(Given passage)
★ ★ ★ ★

Sunday, November 25, 2007

God of the Sea, Master of Liquidity

In the pantheon of economic celebrities Ben Bernanke (Chairman of the US Federal Reserve) most likely occupies the seat of Neptune. God of the Sea; Master of Liquidity; Protector of sailors (see "markets") at times of tumult. And even though he is not as moody as the Greek god and, as far as we know, he does not share his rampant sex life, he does carry a beard and, critically, a powerful trident.

Beranke’s trident has three sharp spears—each with a name and with the power to affect the availability and the cost of money and credit. They are called "discount rate", "reserve requirement" and the "federal funds target rate". This latter is Bernanke’s favorite tool for steering the economy to smooth waters, at a good speed and with that monster called Inflation at bay. (It is also what people refer to at parties when they tatter about “the Fed cutting interest rates.”)

★ ★ ★ ★

(Problem details)
Resume the piece on Ben Bernanke and the Federal Reserve's three monetary tools, starting right after its last sentence.

(Dataset rows)
★ ★ ★ ★

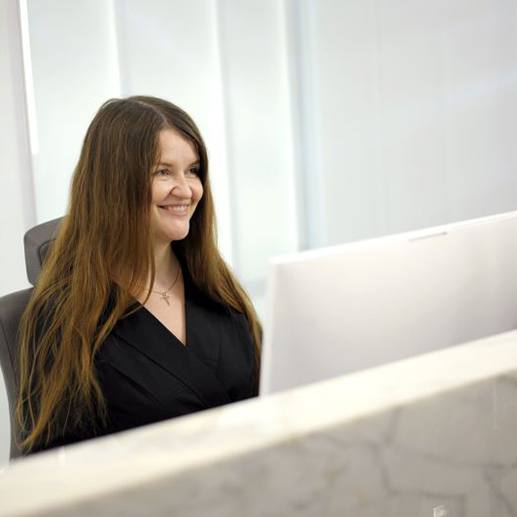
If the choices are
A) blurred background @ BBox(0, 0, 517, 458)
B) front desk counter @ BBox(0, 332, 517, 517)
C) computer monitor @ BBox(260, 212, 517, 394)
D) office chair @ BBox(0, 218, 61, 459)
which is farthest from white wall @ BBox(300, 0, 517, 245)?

★ ★ ★ ★

(Answer to this problem)
Yet, for three months now, the economy has been sailing in uncharted waters. Main Street is getting killed, and so is Wall Street. Subprime mortgage borrowers are going bust; their homes are repossessed. Banks that lent them money are losing money. And new lending is drying out—for you, me, the corner deli or even blockbuster names like Sallie Mae and Citibank. Stock markets are nervous; stock prices falling; house prices crumbling; gas prices biting. That’s quiet a bit to add to our already high stress levels from by the writers’ guild strike and its havoc on our night lives.

So will Neptune sway his trident? Thus far, markets pleaded and Bernanke delivered: Two rate cuts in two months, and other measures to increase the availability of money and credit (call that “liquidity”). The idea being to ensure the seas are high enough for the economy to cruise without hitting a shoal.

But, though powerful, Bernanke is not omnipotent. And while the markets are crying for more cuts, it’s unclear whether that’s what the economy really needs. Don’t get me wrong, lower interest rates would be nice! Yet, what is largely holding back credit these days is not so much its cost, as is nervousness over the next piece of bad news and uncertainty over the size of mortgage-related losses—so the solution is not necessarily another flood of liquidity.

Neptune himself learnt better: When Athenians were trying to choose between him and goddess Athena as their city patron, they asked each god to offer them a gift. With Athens an important sea power, Neptune gave the Athenians what he thought they wanted: Water. But that was not what Athenians needed! Instead, they picked Athena’s olive tree, with its food and wood and olive oil. And the city is named after her.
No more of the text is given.